(Stored data entries)

• • • •

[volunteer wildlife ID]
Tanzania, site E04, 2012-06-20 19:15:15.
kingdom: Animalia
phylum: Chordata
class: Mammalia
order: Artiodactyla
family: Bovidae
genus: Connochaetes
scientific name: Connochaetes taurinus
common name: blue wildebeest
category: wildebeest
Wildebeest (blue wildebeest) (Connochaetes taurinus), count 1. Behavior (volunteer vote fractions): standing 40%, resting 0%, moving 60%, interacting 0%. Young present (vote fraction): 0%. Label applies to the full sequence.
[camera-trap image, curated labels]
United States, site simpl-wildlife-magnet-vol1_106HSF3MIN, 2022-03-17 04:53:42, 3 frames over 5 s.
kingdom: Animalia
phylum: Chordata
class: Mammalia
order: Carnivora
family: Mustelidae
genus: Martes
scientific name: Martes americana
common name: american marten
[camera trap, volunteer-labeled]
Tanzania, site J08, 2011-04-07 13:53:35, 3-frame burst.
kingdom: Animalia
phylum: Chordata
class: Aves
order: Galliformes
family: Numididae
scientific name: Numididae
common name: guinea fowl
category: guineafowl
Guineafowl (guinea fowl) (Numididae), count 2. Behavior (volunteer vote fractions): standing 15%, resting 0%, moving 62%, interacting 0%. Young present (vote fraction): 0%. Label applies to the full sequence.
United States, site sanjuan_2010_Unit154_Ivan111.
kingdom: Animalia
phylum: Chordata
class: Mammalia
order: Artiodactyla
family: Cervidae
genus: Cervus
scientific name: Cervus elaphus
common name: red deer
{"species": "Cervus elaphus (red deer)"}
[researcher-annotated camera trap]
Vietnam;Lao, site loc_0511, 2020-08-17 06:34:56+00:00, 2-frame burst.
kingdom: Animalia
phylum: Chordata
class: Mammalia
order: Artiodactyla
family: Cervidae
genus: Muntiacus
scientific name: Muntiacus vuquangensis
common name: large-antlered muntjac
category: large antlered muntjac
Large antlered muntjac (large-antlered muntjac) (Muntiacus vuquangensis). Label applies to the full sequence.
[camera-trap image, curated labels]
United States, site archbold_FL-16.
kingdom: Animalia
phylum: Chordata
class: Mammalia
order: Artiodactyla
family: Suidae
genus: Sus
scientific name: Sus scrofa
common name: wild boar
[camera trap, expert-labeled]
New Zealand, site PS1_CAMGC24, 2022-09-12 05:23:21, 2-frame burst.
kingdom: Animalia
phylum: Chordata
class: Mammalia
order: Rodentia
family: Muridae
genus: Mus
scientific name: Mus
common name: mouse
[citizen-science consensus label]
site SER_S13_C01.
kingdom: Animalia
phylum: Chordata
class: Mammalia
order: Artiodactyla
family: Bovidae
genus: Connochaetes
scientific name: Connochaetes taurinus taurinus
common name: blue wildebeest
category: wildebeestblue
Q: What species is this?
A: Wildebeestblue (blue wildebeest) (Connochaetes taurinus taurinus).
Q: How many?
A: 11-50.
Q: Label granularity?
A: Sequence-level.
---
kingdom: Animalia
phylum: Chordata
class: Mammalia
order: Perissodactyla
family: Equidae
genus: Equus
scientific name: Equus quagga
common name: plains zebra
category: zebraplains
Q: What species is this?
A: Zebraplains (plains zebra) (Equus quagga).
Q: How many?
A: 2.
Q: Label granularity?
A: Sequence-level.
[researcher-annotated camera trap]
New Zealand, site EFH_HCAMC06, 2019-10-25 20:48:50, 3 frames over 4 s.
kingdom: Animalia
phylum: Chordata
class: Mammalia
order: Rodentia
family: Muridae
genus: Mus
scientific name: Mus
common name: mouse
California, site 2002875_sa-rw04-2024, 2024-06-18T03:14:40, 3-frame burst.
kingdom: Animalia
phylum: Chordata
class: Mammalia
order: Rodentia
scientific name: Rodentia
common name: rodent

• • • •

-- What is required --
Where does the word "family" appear in the records above? Return every line that holds it.

-- Result --
family: Bovidae
family: Mustelidae
family: Numididae
family: Cervidae
family: Cervidae
family: Suidae
family: Muridae
family: Bovidae
family: Equidae
family: Muridae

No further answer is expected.